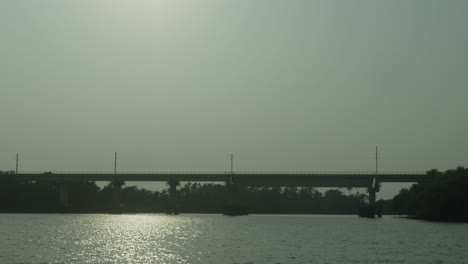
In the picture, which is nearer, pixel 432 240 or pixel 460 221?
pixel 432 240

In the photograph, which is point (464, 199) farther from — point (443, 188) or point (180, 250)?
point (180, 250)

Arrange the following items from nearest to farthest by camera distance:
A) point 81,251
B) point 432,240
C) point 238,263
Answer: point 238,263 < point 81,251 < point 432,240

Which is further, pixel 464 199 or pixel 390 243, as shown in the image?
pixel 464 199

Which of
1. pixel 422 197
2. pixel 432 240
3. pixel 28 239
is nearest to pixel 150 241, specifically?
pixel 28 239

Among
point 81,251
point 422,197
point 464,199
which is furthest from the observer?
point 422,197

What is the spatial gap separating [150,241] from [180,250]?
15440mm

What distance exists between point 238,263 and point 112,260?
952cm

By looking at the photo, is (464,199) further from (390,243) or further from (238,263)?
(238,263)

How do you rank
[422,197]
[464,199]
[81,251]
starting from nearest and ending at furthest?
[81,251]
[464,199]
[422,197]

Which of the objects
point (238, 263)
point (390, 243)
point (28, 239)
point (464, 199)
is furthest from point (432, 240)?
point (464, 199)

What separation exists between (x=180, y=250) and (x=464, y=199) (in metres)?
93.4

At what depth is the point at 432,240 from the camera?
86.1 metres

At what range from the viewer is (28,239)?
80.2 m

======

• What this task involves: Update the entries above by changing every "camera" to "viewer", with all other text left as it is. Leave the pictures out.

• Written solution:
In the picture, which is nearer, pixel 432 240 or pixel 460 221?
pixel 432 240

In the photograph, which is point (464, 199) farther from — point (443, 188) or point (180, 250)?
point (180, 250)

Arrange the following items from nearest to farthest by viewer distance:
A) point 81,251
B) point 432,240
C) point 238,263
Answer: point 238,263 < point 81,251 < point 432,240

Which is further, pixel 464 199 or pixel 390 243, as shown in the image?
pixel 464 199

Which of
1. pixel 422 197
2. pixel 432 240
3. pixel 28 239
is nearest to pixel 150 241, specifically?
pixel 28 239

Among
point 81,251
point 422,197
point 464,199
which is furthest from the observer?
point 422,197

What is the spatial gap separating [150,241] from [180,250]?
15440mm

What distance exists between point 238,263 and point 112,260?
952cm

By looking at the photo, is (464,199) further from (390,243) or further from (238,263)?
(238,263)

How do you rank
[422,197]
[464,199]
[81,251]
starting from nearest and ending at furthest?
[81,251]
[464,199]
[422,197]

Which of the objects
point (238, 263)
point (390, 243)
point (28, 239)
point (464, 199)
is furthest from point (432, 240)?
point (464, 199)

What separation exists between (x=180, y=250) and (x=464, y=199) (in metres)?
93.4

At what depth is the point at 432,240 from the viewer?
86.1 metres

At what range from the viewer is (28,239)?
80.2 m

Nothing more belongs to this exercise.